[Start Extracted entries]
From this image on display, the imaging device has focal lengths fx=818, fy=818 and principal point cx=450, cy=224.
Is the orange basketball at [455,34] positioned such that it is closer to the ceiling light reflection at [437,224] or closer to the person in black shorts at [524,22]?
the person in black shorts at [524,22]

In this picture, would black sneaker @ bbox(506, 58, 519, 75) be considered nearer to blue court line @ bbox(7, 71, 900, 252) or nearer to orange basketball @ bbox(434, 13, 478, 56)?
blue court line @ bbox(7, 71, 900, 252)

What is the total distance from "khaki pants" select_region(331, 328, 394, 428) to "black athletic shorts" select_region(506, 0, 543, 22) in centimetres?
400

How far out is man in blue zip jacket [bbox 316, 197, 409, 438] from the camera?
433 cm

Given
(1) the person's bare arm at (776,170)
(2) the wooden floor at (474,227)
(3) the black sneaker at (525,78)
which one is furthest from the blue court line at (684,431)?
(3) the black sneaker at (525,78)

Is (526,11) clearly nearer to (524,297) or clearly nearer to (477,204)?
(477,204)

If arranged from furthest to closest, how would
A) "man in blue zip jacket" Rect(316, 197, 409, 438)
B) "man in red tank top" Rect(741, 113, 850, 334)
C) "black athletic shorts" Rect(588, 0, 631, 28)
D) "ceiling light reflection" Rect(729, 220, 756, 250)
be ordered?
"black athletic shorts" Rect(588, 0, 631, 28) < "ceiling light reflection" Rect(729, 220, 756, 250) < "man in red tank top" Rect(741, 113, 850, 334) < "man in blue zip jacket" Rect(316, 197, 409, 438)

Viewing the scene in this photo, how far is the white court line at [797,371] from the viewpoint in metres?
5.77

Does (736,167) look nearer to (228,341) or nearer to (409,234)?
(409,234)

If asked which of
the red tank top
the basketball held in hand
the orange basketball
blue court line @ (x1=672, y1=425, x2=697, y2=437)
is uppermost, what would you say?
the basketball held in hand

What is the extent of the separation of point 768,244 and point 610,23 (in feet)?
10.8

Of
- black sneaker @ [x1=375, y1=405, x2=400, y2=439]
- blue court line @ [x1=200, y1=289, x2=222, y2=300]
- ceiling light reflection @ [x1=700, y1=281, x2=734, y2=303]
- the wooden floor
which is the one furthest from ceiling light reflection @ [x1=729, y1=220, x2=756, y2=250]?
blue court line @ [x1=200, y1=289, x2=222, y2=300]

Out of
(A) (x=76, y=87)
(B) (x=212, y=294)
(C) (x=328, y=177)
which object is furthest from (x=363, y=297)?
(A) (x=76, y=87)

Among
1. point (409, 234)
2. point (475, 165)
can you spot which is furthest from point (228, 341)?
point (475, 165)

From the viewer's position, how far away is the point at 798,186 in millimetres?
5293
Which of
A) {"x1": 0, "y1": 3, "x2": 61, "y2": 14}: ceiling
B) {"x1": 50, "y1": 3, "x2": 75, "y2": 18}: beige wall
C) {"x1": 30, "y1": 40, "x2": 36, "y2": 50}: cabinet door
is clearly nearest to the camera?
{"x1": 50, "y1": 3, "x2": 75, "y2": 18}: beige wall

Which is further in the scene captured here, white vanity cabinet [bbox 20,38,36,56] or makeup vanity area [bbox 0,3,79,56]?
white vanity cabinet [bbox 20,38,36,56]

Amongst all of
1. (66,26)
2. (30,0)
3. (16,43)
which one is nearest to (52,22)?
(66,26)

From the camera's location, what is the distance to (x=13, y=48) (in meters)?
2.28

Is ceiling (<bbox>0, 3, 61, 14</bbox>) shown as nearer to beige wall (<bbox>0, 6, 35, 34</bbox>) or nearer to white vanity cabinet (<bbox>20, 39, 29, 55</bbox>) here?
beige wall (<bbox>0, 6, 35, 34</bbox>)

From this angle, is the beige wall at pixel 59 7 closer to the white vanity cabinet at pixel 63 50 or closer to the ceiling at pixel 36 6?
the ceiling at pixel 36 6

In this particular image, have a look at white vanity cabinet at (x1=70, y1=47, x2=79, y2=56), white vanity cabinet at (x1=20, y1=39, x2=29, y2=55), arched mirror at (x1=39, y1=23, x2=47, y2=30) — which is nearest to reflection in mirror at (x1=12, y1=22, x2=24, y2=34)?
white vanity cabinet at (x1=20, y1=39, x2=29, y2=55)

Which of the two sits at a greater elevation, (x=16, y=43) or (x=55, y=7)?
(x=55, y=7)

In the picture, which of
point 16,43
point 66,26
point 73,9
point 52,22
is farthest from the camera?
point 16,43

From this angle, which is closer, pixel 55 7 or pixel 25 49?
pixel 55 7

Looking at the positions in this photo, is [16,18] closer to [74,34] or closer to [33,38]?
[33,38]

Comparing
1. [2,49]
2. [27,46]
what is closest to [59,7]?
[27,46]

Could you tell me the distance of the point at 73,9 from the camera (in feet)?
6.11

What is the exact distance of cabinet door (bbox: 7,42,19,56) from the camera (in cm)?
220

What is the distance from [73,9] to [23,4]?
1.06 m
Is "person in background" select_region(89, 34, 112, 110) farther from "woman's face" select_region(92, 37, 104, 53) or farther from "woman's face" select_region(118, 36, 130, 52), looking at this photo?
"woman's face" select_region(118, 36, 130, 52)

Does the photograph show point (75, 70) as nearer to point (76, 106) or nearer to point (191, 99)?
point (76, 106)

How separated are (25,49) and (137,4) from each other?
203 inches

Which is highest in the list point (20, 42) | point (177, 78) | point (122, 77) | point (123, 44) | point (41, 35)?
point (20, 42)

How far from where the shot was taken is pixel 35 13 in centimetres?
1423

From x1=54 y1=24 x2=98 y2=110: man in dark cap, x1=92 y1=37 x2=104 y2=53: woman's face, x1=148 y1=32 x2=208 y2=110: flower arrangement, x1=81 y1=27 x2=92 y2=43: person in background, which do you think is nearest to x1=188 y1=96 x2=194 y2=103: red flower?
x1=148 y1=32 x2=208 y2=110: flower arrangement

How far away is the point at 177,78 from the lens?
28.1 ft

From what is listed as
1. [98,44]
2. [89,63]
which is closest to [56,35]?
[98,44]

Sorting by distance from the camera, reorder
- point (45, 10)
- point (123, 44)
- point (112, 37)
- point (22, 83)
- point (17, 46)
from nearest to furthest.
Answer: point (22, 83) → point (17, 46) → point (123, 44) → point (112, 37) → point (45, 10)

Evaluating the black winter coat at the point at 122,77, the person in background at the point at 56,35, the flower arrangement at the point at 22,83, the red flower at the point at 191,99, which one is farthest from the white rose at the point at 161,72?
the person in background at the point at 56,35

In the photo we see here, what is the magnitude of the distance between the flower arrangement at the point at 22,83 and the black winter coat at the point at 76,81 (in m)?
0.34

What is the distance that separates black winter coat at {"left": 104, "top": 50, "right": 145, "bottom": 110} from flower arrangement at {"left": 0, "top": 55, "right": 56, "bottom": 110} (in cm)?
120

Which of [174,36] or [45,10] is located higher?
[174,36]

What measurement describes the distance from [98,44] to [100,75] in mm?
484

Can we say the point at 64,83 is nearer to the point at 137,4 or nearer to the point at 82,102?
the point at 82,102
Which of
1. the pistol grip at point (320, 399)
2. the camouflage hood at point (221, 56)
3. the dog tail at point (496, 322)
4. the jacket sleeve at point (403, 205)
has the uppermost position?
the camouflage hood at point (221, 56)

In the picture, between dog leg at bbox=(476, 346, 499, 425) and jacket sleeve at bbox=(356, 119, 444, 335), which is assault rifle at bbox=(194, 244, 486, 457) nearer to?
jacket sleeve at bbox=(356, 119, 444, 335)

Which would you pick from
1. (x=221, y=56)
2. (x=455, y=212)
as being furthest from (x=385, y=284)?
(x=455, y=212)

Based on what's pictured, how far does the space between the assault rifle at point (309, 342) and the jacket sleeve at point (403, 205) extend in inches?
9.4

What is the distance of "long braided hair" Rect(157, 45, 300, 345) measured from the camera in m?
[End Extracted entries]
**Exercise directions:** Set down, word for word, only the lines running from the line with "Sorting by distance from the camera, reorder" to the last line of the listing above. Both of those lines belong in your answer.

**Written solution:**
Sorting by distance from the camera, reorder
- point (45, 10)
- point (123, 44)
- point (112, 37)
- point (22, 83)
- point (17, 46)
from nearest to furthest.
Answer: point (22, 83) → point (17, 46) → point (123, 44) → point (112, 37) → point (45, 10)

Evaluating the black winter coat at the point at 122,77, the person in background at the point at 56,35, the flower arrangement at the point at 22,83, the red flower at the point at 191,99, which one is farthest from the white rose at the point at 161,72?
the person in background at the point at 56,35

In the photo we see here, what is the magnitude of the distance between the flower arrangement at the point at 22,83 and the black winter coat at the point at 76,81 (in m)?
0.34

What is the distance that separates black winter coat at {"left": 104, "top": 50, "right": 145, "bottom": 110} from flower arrangement at {"left": 0, "top": 55, "right": 56, "bottom": 110} (in cm)?
120

Which of [174,36] or [45,10] is located higher?
[174,36]

What measurement describes the distance from [98,44] to [100,75] in mm?
484

Can we say the point at 64,83 is nearer to the point at 137,4 or nearer to the point at 82,102?
the point at 82,102
Which of
1. the pistol grip at point (320, 399)
2. the camouflage hood at point (221, 56)
3. the dog tail at point (496, 322)
4. the jacket sleeve at point (403, 205)
has the uppermost position?
the camouflage hood at point (221, 56)

In the picture, between dog leg at bbox=(476, 346, 499, 425) and jacket sleeve at bbox=(356, 119, 444, 335), which is assault rifle at bbox=(194, 244, 486, 457) nearer to?
jacket sleeve at bbox=(356, 119, 444, 335)

Which would you pick from
1. (x=221, y=56)
2. (x=455, y=212)
as being furthest from (x=385, y=284)?
(x=455, y=212)

Based on what's pictured, how far does the space between the assault rifle at point (309, 342) and the jacket sleeve at point (403, 205) extend in inches?
9.4

What is the distance of "long braided hair" Rect(157, 45, 300, 345) measured from the camera in m?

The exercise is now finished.